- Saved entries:
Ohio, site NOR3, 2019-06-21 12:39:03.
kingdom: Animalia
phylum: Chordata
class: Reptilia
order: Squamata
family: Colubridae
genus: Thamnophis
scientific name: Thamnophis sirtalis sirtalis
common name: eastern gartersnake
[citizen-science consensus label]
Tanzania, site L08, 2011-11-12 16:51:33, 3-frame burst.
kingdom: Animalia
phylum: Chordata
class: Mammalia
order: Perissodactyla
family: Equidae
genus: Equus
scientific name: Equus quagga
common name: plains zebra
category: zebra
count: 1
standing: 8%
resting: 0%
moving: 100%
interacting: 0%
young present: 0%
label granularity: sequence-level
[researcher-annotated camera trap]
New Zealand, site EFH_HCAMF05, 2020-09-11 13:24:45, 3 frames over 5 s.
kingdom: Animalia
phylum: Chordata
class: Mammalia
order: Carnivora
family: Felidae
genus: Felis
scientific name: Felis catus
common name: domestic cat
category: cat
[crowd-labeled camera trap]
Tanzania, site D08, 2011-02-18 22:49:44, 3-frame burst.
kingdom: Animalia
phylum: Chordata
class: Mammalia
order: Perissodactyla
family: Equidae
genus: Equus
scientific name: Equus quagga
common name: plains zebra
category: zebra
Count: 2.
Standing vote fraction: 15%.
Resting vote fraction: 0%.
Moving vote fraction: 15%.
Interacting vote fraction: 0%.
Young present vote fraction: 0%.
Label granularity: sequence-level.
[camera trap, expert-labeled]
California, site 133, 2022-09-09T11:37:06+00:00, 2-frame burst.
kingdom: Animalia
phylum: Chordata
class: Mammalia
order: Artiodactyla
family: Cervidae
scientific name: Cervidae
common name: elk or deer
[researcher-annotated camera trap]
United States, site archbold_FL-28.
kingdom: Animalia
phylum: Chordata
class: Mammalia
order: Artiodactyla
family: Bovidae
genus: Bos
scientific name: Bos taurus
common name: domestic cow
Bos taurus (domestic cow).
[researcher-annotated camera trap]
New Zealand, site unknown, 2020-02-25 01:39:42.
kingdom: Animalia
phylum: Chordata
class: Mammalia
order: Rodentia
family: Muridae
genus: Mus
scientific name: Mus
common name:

- WHAT THE TASK ASKS:
The answer should be a bare number: the count of lines above in which the word "genus" occurs.

- SOLUTION FOR THIS PROBLEM:
6